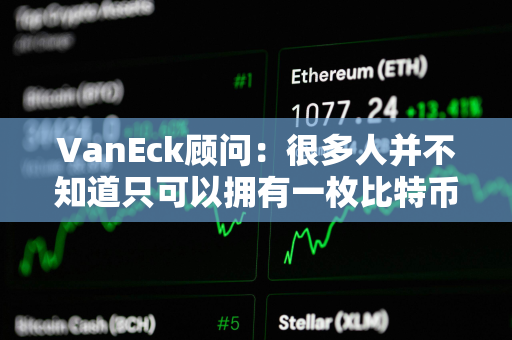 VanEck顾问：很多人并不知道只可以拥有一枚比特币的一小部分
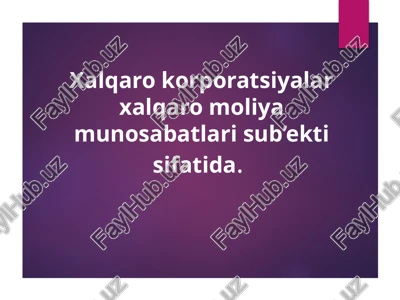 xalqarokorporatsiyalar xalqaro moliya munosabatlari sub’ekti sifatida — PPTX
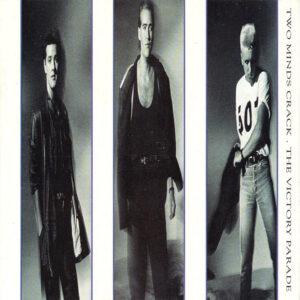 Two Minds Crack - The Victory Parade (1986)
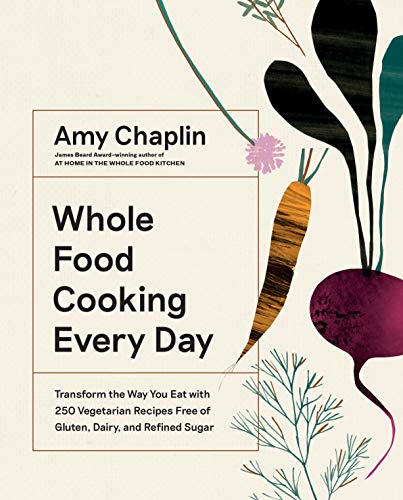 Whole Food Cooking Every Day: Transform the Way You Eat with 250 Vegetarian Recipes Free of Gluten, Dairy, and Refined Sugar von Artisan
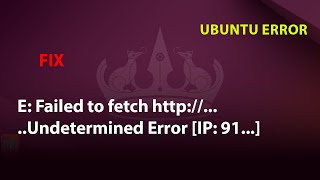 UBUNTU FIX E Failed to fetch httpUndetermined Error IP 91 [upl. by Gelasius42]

---+---

In your copy, the listing above should appear word for word, with no images.

Completed exercise -
 VanEck顾问：很多人并不知道只可以拥有一枚比特币的一小部分
 xalqarokorporatsiyalar xalqaro moliya munosabatlari sub’ekti sifatida — PPTX
 Two Minds Crack - The Victory Parade (1986)
 Whole Food Cooking Every Day: Transform the Way You Eat with 250 Vegetarian Recipes Free of Gluten, Dairy, and Refined Sugar von Artisan
 UBUNTU FIX E Failed to fetch httpUndetermined Error IP 91 [upl. by Gelasius42]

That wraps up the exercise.